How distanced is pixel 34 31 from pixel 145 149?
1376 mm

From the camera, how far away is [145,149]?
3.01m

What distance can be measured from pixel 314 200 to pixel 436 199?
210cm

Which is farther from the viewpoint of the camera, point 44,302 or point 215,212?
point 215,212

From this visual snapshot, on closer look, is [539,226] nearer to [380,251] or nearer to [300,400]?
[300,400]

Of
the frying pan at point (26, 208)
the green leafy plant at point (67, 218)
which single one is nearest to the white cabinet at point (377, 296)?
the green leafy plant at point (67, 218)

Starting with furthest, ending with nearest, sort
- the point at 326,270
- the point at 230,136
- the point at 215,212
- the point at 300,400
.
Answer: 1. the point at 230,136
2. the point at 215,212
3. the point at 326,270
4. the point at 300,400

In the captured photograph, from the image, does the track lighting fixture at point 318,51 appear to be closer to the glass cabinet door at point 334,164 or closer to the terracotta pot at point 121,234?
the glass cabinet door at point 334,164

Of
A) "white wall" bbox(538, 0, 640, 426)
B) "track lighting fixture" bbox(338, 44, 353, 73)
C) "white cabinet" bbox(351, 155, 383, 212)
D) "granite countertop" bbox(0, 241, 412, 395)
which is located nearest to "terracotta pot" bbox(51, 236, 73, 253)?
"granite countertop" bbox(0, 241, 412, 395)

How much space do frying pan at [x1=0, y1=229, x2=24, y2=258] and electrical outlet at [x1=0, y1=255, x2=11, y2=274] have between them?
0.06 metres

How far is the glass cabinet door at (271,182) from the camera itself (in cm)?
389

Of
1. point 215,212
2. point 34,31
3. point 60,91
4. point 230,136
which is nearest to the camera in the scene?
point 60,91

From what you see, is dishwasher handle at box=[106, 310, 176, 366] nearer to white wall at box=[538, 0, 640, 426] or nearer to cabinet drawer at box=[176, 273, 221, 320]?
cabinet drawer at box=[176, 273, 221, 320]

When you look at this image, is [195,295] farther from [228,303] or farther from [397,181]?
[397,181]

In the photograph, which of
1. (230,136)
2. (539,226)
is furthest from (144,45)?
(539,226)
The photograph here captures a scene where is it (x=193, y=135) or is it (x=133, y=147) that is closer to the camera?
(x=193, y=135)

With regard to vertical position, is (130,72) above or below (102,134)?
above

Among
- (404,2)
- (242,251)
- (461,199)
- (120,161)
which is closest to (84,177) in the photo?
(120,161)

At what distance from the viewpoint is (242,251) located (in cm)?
============================================================
Exercise directions
Write out only what runs from the line holding "How much space" through the last line of the records, exactly as shown.

Response to the task
How much space do frying pan at [x1=0, y1=229, x2=24, y2=258] and electrical outlet at [x1=0, y1=255, x2=11, y2=274] have between them?
0.06 metres

How far is the glass cabinet door at (271,182) from the camera itself (in cm)?
389

Of
1. point 215,212
2. point 34,31
3. point 60,91
4. point 230,136
which is nearest to the camera in the scene?
point 60,91

From what you see, is dishwasher handle at box=[106, 310, 176, 366] nearer to white wall at box=[538, 0, 640, 426] or nearer to cabinet drawer at box=[176, 273, 221, 320]?
cabinet drawer at box=[176, 273, 221, 320]

When you look at this image, is [195,295] farther from [228,303] or farther from [397,181]?
[397,181]

In the photograph, which of
1. (230,136)
2. (539,226)
is furthest from (144,45)?
(539,226)
The photograph here captures a scene where is it (x=193, y=135) or is it (x=133, y=147) that is closer to the camera?
(x=193, y=135)

With regard to vertical position, is (130,72) above or below (102,134)?
above

Among
- (404,2)
- (242,251)
- (461,199)
- (120,161)
which is closest to (84,177) in the photo?
(120,161)

At what distance from the viewpoint is (242,251) located (in cm)?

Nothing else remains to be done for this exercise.